Source text
In order to figure out an how much money to save annually, you need to know your financial independence number. Then, you simply use an online calculator (this calculator is my favorite) to determine your annual savings goal based on your timeline. After that, use the below information to optimize your savings!
1. Employer Match (401K or 403B)
If your employer offers a match, get it. An employer match is essentially free money. The specifics of matching contributions can vary, but a common arrangement is a 100% match on the first 3-6% of your salary that you contribute.
Make sure you understand your employer’s vesting requirements. If you leave your job before you become vested, you will forfeit all or some of the matching contributions.
You can contribute up to $22,500 into a 401K or 403B in 2023 ($30,500 if you’re age 50 or older).
Any money you contribute is deducted from your adjusted gross income (AGI). If you have student loans and are in an income-driven repayment (IDR) plan, contributions to a pre-tax retirement account will lower your student loan payments.
2. Health Savings Account (HSA)
Although not traditional retirement accounts, HSAs allow you to save money for the future and have better tax benefits than any retirement account. HSAs are triple-tax advantaged: contributions are made using pre-tax money, investment gains are untaxed, and distributions are untaxed if you use them for qualified medical expenses.
Unfortunately, you can only contribute to an HSA if you are enrolled in a high-deductible health plan. In 2023, you can contribute $3,850 (single coverage) or $7,750 (family coverage).
Contributions to an HSA reduce your AGI, so they will also lower your IDR student loan payments.

Information provided
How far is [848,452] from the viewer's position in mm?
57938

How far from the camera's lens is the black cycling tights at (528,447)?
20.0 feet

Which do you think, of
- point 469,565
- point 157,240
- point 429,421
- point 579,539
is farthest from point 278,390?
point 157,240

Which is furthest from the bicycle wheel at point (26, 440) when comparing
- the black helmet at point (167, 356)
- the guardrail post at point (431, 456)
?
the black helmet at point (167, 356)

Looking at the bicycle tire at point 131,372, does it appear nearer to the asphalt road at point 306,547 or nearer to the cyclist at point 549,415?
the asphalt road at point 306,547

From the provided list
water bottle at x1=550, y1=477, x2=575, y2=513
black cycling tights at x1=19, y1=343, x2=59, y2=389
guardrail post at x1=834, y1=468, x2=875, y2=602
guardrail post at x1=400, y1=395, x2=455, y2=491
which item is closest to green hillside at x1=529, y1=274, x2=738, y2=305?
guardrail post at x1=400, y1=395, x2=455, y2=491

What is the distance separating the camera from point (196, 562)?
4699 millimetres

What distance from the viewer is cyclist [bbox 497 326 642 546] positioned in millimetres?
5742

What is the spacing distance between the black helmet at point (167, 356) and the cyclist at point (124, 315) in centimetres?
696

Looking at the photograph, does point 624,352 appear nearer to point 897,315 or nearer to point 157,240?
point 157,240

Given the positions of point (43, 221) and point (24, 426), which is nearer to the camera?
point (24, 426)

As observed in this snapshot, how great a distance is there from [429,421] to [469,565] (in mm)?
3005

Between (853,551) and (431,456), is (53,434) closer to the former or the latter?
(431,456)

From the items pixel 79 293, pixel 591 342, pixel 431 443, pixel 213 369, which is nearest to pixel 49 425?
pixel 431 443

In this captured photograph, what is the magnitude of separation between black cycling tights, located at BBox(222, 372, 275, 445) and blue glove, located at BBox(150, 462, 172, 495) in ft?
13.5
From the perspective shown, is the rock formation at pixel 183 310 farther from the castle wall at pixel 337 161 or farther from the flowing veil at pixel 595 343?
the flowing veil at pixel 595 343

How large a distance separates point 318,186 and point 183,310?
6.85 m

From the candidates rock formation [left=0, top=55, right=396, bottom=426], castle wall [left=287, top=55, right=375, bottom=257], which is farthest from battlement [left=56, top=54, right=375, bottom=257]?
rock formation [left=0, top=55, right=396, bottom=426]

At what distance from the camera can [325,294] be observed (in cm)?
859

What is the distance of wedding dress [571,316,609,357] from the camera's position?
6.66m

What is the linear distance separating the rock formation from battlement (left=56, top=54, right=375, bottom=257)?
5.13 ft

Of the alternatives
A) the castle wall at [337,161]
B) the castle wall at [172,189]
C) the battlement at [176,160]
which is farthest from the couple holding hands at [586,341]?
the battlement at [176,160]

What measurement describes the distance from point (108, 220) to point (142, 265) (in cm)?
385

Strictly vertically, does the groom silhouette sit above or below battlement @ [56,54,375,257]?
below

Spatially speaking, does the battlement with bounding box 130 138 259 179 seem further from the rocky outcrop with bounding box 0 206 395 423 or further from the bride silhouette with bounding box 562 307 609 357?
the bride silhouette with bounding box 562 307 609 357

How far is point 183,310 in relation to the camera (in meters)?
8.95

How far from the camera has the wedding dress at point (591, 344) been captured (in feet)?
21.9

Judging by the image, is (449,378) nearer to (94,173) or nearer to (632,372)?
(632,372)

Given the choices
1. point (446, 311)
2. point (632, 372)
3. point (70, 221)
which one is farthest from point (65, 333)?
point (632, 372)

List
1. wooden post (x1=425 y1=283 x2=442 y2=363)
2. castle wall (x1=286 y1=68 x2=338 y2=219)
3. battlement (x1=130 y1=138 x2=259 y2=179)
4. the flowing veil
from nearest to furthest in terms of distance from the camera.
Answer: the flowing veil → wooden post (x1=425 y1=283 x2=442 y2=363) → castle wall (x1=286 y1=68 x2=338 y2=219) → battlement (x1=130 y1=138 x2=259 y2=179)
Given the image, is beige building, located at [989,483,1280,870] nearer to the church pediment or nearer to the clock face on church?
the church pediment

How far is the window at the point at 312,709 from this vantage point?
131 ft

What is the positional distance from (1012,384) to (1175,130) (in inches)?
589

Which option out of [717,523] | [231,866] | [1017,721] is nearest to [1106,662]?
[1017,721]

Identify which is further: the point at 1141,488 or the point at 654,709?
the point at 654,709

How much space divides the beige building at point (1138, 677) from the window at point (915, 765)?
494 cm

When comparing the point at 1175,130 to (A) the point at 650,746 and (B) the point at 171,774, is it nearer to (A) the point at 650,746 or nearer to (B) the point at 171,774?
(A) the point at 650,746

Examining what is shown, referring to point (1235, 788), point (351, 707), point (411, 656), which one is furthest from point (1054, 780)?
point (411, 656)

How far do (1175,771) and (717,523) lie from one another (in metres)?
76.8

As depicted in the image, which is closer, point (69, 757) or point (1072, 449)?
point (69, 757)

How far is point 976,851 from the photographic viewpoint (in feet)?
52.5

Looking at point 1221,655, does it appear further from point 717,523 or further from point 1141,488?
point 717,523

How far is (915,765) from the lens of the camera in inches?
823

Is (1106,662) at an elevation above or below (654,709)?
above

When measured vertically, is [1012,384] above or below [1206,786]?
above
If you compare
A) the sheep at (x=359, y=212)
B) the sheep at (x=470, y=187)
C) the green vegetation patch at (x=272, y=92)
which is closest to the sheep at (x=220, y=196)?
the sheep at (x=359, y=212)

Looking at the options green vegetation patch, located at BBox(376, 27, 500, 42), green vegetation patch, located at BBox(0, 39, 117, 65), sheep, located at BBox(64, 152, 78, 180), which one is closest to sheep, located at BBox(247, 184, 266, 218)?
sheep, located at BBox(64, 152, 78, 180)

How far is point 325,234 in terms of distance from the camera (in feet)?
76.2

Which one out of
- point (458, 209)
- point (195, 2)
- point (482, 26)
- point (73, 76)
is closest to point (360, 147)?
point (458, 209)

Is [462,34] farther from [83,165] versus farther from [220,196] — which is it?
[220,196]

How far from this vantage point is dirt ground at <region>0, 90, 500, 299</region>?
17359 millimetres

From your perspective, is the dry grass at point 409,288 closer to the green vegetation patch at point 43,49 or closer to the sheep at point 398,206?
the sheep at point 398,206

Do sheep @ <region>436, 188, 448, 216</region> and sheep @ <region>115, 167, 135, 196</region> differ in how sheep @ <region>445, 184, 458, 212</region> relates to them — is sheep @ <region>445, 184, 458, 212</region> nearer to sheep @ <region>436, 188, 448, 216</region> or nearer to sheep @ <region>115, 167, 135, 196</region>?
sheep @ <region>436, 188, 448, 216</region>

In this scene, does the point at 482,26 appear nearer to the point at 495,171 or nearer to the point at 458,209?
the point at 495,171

Exercise tasks
**a)** Using the savings text, decide whether each statement agrees with it: (i) In 2023, someone age 50 or older can put up to $30,500 into a 401K or 403B. (ii) Anyone can contribute to an HSA, whatever their health plan. (iii) Leaving a job before becoming vested can cost some or all of the matching contributions. For each, answer yes or no and quote the words that decide it.
**b)** Rewrite the stretch of the savings text from "In order to" through "that you contribute.", switching "free money" to "extra compensation".

Results
**a)**
(i) Yes: "($30,500 if you’re age 50 or older)"
(ii) No: "you can only contribute to an HSA if you are enrolled in a high-deductible health plan"
(iii) Yes: "If you leave your job before you become vested, you will forfeit all or some of the matching contributions."

**b)**
In order to figure out an how much money to save annually, you need to know your financial independence number. Then, you simply use an online calculator (this calculator is my favorite) to determine your annual savings goal based on your timeline. After that, use the below information to optimize your savings!
1. Employer Match (401K or 403B)
If your employer offers a match, get it. An employer match is essentially extra compensation. The specifics of matching contributions can vary, but a common arrangement is a 100% match on the first 3-6% of your salary that you contribute.